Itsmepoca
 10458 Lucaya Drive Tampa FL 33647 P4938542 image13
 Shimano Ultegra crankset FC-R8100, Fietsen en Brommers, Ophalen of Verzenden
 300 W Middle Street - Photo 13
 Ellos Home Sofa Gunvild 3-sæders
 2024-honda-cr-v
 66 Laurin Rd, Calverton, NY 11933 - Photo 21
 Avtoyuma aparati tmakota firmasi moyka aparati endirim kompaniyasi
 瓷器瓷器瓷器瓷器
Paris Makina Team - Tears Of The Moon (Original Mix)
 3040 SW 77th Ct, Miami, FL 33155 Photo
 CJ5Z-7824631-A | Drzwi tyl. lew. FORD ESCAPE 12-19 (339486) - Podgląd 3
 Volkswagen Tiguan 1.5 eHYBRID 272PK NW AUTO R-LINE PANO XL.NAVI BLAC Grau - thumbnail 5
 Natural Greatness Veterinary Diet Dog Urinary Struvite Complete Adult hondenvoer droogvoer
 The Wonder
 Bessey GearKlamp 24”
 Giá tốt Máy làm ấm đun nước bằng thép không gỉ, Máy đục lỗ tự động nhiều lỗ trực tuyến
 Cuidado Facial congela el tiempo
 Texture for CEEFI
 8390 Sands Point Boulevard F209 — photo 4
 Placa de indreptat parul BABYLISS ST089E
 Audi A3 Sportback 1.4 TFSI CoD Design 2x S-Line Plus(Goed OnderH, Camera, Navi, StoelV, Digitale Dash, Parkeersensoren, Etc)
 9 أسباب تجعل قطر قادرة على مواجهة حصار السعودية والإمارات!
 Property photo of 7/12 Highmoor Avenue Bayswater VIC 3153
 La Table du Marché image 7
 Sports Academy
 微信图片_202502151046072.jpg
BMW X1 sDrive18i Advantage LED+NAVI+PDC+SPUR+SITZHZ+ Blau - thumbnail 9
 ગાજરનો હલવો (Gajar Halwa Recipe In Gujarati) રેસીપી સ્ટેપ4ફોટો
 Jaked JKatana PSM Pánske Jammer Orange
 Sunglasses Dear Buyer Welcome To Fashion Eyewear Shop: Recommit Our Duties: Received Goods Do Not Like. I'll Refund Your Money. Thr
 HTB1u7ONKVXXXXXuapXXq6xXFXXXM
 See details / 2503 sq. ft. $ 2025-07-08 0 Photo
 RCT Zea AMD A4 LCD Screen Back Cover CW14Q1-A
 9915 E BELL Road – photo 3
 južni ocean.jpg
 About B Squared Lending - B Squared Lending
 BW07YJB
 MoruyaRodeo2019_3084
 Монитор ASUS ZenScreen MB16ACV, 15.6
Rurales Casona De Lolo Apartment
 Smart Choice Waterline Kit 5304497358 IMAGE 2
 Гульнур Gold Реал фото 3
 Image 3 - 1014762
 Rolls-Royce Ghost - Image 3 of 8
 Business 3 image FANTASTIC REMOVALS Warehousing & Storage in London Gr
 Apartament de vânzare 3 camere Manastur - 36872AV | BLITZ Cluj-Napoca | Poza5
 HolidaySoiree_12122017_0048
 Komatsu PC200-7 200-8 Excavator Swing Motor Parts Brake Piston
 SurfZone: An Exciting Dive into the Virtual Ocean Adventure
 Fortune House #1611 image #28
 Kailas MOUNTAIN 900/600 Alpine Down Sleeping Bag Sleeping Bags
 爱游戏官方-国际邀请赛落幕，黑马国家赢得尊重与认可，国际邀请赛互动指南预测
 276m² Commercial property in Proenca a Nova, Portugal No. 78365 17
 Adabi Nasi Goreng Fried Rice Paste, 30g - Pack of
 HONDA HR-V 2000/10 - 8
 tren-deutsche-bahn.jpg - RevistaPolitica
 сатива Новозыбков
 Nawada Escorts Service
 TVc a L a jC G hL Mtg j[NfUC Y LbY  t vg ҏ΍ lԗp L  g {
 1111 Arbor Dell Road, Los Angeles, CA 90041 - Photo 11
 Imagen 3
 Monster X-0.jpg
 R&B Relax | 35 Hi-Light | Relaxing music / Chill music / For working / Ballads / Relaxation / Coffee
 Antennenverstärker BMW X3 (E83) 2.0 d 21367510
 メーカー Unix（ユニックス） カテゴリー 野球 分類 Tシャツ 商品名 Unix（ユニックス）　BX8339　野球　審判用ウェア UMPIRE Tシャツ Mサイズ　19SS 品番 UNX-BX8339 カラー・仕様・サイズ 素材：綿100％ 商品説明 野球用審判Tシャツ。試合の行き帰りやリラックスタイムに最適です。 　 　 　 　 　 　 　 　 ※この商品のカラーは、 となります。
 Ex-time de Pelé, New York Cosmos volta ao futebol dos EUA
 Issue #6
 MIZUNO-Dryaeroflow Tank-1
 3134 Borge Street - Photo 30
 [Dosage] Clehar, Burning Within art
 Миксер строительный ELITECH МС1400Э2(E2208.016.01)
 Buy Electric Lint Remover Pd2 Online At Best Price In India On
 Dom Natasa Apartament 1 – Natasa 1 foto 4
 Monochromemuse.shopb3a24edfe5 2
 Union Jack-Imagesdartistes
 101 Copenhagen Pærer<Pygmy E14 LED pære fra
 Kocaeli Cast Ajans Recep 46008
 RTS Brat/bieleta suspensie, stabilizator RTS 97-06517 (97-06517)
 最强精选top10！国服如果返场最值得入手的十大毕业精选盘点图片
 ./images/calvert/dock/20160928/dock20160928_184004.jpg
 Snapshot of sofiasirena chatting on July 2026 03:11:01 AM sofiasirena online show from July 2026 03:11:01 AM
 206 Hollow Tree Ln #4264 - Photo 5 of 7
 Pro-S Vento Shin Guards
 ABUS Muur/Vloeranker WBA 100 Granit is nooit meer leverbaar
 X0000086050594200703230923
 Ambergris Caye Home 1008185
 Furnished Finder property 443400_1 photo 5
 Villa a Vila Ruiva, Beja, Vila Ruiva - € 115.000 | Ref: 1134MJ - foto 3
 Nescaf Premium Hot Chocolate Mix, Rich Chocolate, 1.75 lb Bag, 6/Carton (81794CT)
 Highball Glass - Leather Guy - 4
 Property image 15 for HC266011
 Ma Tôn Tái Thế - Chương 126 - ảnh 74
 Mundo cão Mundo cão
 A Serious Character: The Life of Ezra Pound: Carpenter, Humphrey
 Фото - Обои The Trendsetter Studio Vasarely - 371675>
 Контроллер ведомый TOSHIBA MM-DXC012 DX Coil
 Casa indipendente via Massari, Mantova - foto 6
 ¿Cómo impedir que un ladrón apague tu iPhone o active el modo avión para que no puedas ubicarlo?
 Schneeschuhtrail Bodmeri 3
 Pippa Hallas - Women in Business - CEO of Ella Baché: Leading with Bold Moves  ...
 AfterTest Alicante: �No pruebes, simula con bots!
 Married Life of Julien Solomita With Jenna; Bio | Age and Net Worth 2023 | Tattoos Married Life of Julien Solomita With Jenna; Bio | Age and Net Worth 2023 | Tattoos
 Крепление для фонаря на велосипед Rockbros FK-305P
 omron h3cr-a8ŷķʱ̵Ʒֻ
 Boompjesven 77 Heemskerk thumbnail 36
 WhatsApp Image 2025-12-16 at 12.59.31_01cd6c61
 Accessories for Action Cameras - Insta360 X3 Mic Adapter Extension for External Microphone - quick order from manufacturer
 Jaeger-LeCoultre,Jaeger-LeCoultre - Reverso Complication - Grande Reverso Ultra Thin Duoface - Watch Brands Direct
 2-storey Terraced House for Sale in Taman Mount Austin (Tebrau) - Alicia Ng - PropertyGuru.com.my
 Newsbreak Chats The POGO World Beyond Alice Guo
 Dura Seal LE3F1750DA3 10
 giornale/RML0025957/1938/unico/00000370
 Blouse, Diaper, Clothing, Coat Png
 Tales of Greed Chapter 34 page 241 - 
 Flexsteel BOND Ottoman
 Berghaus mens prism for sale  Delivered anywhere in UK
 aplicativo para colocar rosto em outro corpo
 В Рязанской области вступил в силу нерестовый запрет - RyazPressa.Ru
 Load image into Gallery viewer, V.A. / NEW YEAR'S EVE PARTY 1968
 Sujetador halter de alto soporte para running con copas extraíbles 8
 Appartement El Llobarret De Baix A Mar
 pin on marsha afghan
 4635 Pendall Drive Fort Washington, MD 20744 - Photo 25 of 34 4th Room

+--

Task requirements. Lines from the one containing "pin on marsha afghan" through the last line of the records, restated word for word: that is the whole response.

Reply to the task.
 pin on marsha afghan
 4635 Pendall Drive Fort Washington, MD 20744 - Photo 25 of 34 4th Room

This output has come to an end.